### Work task:
Would you repeat each of the lines below exactly?

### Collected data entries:
· · · ·

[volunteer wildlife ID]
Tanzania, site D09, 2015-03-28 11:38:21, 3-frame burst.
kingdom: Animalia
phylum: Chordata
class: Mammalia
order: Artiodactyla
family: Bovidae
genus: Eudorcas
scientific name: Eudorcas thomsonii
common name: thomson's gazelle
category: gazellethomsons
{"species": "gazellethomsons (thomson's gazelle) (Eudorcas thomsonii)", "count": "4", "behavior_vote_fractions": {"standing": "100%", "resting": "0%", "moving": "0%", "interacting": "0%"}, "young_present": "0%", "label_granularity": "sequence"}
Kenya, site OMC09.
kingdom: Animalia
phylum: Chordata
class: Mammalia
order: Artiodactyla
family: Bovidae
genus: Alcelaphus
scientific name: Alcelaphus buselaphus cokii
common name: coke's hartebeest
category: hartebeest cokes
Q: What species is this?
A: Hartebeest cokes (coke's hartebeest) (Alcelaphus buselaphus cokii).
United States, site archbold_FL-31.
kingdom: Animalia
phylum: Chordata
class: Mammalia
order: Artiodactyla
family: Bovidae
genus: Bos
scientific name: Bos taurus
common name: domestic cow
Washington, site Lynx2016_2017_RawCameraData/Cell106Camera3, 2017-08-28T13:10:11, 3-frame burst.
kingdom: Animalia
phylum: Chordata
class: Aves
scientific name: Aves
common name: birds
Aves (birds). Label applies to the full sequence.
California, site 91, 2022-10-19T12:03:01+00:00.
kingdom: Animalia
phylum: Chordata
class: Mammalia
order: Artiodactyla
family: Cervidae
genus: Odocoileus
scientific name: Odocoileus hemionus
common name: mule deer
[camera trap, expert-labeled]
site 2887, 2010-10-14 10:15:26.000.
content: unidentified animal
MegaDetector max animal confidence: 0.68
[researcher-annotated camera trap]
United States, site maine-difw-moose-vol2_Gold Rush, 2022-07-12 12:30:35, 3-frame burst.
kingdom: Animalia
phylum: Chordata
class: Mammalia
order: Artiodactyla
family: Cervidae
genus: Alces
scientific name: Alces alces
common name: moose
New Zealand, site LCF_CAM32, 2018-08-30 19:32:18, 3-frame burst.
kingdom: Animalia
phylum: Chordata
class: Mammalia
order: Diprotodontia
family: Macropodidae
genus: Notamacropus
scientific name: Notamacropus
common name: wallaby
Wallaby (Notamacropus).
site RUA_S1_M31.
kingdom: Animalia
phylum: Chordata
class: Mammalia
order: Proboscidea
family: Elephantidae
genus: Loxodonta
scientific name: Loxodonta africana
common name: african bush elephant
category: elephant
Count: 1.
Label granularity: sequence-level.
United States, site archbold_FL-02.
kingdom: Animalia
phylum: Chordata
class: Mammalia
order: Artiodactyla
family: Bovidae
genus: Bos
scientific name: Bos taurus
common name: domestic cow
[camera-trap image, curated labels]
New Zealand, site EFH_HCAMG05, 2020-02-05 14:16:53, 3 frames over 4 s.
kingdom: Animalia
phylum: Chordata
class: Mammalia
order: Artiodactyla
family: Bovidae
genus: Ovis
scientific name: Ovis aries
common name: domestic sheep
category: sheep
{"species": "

· · · ·

### Response:
[volunteer wildlife ID]
Tanzania, site D09, 2015-03-28 11:38:21, 3-frame burst.
kingdom: Animalia
phylum: Chordata
class: Mammalia
order: Artiodactyla
family: Bovidae
genus: Eudorcas
scientific name: Eudorcas thomsonii
common name: thomson's gazelle
category: gazellethomsons
{"species": "gazellethomsons (thomson's gazelle) (Eudorcas thomsonii)", "count": "4", "behavior_vote_fractions": {"standing": "100%", "resting": "0%", "moving": "0%", "interacting": "0%"}, "young_present": "0%", "label_granularity": "sequence"}
Kenya, site OMC09.
kingdom: Animalia
phylum: Chordata
class: Mammalia
order: Artiodactyla
family: Bovidae
genus: Alcelaphus
scientific name: Alcelaphus buselaphus cokii
common name: coke's hartebeest
category: hartebeest cokes
Q: What species is this?
A: Hartebeest cokes (coke's hartebeest) (Alcelaphus buselaphus cokii).
United States, site archbold_FL-31.
kingdom: Animalia
phylum: Chordata
class: Mammalia
order: Artiodactyla
family: Bovidae
genus: Bos
scientific name: Bos taurus
common name: domestic cow
Washington, site Lynx2016_2017_RawCameraData/Cell106Camera3, 2017-08-28T13:10:11, 3-frame burst.
kingdom: Animalia
phylum: Chordata
class: Aves
scientific name: Aves
common name: birds
Aves (birds). Label applies to the full sequence.
California, site 91, 2022-10-19T12:03:01+00:00.
kingdom: Animalia
phylum: Chordata
class: Mammalia
order: Artiodactyla
family: Cervidae
genus: Odocoileus
scientific name: Odocoileus hemionus
common name: mule deer
[camera trap, expert-labeled]
site 2887, 2010-10-14 10:15:26.000.
content: unidentified animal
MegaDetector max animal confidence: 0.68
[researcher-annotated camera trap]
United States, site maine-difw-moose-vol2_Gold Rush, 2022-07-12 12:30:35, 3-frame burst.
kingdom: Animalia
phylum: Chordata
class: Mammalia
order: Artiodactyla
family: Cervidae
genus: Alces
scientific name: Alces alces
common name: moose
New Zealand, site LCF_CAM32, 2018-08-30 19:32:18, 3-frame burst.
kingdom: Animalia
phylum: Chordata
class: Mammalia
order: Diprotodontia
family: Macropodidae
genus: Notamacropus
scientific name: Notamacropus
common name: wallaby
Wallaby (Notamacropus).
site RUA_S1_M31.
kingdom: Animalia
phylum: Chordata
class: Mammalia
order: Proboscidea
family: Elephantidae
genus: Loxodonta
scientific name: Loxodonta africana
common name: african bush elephant
category: elephant
Count: 1.
Label granularity: sequence-level.
United States, site archbold_FL-02.
kingdom: Animalia
phylum: Chordata
class: Mammalia
order: Artiodactyla
family: Bovidae
genus: Bos
scientific name: Bos taurus
common name: domestic cow
[camera-trap image, curated labels]
New Zealand, site EFH_HCAMG05, 2020-02-05 14:16:53, 3 frames over 4 s.
kingdom: Animalia
phylum: Chordata
class: Mammalia
order: Artiodactyla
family: Bovidae
genus: Ovis
scientific name: Ovis aries
common name: domestic sheep
category: sheep
{"species": "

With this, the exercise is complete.